QCOSTARICA – Policy holders of the Instituto Nacional de Seguros (INS) supplementary vehicle insurance, starting today, take note of a number of changes that go in effect.
The State insurer, apparently, can make changes to active policies at will.
The changes, besides altering coverage and deductibles, for example, could also mean a higher premium cost in some cases and in others a decrease.
The first major change to the non-obligatory policy is the removal of the “franquicia” deductible, by which the insured assumed part of the risk in the exchange for a lower premium.
All supplementary vehicle insurance products will now have a 20% deductible, as was the case before 2008. Also, the minimum deductible will be between ¢150,000 colones for ‘standard’ and ¢300,000 for ‘quality’ vehicles.
The INS will continue to offer a zero deductible at a premium cost.
Another change, is in the event of an accident, the vehicles cannot be moved until an INS inspector has arrived at the scene. This goes contrary to the new traffic rule that allows vehicles involved in a “minor” accident (no personal injury, for example) to be moveed the vehicles if both parties agree, signing a document to that effect. See our report Minor Traffic Accident Reconciliation Rule Starts Jan. 7
It is unclear in the INS statement, but the no move rule seems to apply only to vehicles with a zero deductible. In the information packet, the INS says ‘that if the vehicles a moved, the zero deductible will not apply’.

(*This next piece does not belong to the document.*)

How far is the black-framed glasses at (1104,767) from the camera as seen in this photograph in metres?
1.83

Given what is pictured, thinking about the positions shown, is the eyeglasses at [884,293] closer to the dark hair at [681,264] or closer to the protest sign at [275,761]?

Among other changes is a reduction of benefits for the Asistencia en Carreteras Extendida (Extended Road Assistance).
The changes by the INS will also impact customers of the other six auto insurance operators in the country, because the INS continues to be the benchmark for vehicle insurance coverage, given that the State insurer handles almost 90% of the market share.
The change does not affect coverage of the obligatory insurance – third-party liability – policy included in the Marchamo, the annual circulation permit.